» Input data:
====
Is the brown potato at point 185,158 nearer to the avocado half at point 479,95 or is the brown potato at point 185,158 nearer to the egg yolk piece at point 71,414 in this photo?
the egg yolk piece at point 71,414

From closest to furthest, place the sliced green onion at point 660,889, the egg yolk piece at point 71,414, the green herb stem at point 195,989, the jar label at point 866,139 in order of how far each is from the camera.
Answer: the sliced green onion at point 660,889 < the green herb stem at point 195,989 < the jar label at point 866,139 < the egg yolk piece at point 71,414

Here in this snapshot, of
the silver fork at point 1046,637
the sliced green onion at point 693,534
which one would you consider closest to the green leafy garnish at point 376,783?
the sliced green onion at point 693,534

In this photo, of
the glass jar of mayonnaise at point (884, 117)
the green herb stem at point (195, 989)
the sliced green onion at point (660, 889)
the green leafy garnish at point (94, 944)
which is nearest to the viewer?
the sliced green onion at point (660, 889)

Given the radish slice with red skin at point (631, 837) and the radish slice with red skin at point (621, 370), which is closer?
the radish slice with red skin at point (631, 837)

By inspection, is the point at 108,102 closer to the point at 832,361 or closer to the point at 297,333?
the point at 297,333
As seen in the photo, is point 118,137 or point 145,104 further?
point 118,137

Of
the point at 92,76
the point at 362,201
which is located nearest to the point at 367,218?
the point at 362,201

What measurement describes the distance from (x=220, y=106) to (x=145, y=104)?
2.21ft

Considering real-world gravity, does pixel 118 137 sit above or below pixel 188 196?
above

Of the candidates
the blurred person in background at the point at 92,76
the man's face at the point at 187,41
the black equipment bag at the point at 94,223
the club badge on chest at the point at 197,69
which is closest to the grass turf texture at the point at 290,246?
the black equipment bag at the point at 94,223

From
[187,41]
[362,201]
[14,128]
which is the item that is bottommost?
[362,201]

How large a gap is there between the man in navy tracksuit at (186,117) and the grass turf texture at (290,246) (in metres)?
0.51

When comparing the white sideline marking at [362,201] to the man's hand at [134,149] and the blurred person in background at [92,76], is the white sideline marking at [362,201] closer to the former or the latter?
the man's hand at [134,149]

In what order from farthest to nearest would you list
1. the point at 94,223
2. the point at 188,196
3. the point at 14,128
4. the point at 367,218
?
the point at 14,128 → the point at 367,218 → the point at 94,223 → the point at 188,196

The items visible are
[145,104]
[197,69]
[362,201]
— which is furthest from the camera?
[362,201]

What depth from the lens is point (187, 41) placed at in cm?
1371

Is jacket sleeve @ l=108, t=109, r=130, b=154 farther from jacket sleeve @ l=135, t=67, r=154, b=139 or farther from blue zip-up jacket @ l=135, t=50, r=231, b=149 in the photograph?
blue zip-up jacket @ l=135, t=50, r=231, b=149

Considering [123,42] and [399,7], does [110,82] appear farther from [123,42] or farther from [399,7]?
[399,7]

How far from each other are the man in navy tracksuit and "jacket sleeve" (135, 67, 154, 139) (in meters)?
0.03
====
» Aim: Return every one of the records above verbatim, with each line unchanged and in its original order.

» Reply:
Is the brown potato at point 185,158 nearer to the avocado half at point 479,95 or is the brown potato at point 185,158 nearer to the egg yolk piece at point 71,414 in this photo?
the egg yolk piece at point 71,414

From closest to furthest, place the sliced green onion at point 660,889, the egg yolk piece at point 71,414, the green herb stem at point 195,989, the jar label at point 866,139 in order of how far each is from the camera.
Answer: the sliced green onion at point 660,889 < the green herb stem at point 195,989 < the jar label at point 866,139 < the egg yolk piece at point 71,414

Here in this snapshot, of
the silver fork at point 1046,637
the sliced green onion at point 693,534
which one would you consider closest to the green leafy garnish at point 376,783?
the sliced green onion at point 693,534

In this photo, of
the glass jar of mayonnaise at point (884, 117)
the green herb stem at point (195, 989)
the sliced green onion at point (660, 889)
the green leafy garnish at point (94, 944)
which is nearest to the viewer?
the sliced green onion at point (660, 889)

Given the radish slice with red skin at point (631, 837) and the radish slice with red skin at point (621, 370), which is closer?
the radish slice with red skin at point (631, 837)

By inspection, is the point at 108,102 closer to the point at 832,361 or closer to the point at 297,333?
the point at 297,333
As seen in the photo, is point 118,137 or point 145,104 further?
point 118,137

Of
the point at 92,76
the point at 362,201
which is located nearest to the point at 367,218?
the point at 362,201

What measurement describes the distance from (x=220, y=106) to (x=145, y=104)?
2.21ft

Considering real-world gravity, does pixel 118 137 sit above or below pixel 188 196?
above

Of the candidates
the blurred person in background at the point at 92,76
the man's face at the point at 187,41
the black equipment bag at the point at 94,223
the club badge on chest at the point at 197,69
which is closest to the grass turf texture at the point at 290,246?
the black equipment bag at the point at 94,223

From
[187,41]
[362,201]
[14,128]
which is the item that is bottommost?
[362,201]

How large a gap is there between the man in navy tracksuit at (186,117) and the grass turf texture at (290,246) (in metres)?
0.51

When comparing the white sideline marking at [362,201] to the man's hand at [134,149] and the blurred person in background at [92,76], is the white sideline marking at [362,201] closer to the former or the latter?
the man's hand at [134,149]

In what order from farthest to nearest would you list
1. the point at 94,223
2. the point at 188,196
3. the point at 14,128
4. the point at 367,218
?
the point at 14,128 → the point at 367,218 → the point at 94,223 → the point at 188,196

The items visible are
[145,104]
[197,69]
[362,201]
— which is furthest from the camera?
[362,201]

What depth from the lens is point (187, 41) placed at in cm?
1371

Is jacket sleeve @ l=108, t=109, r=130, b=154 farther from jacket sleeve @ l=135, t=67, r=154, b=139 or farther from blue zip-up jacket @ l=135, t=50, r=231, b=149 in the photograph?
blue zip-up jacket @ l=135, t=50, r=231, b=149

Considering [123,42] and [399,7], does [110,82] appear farther from [123,42] or farther from [399,7]?
[399,7]

How far from each other are the man in navy tracksuit and "jacket sleeve" (135, 67, 154, 139) (in meters)?
0.03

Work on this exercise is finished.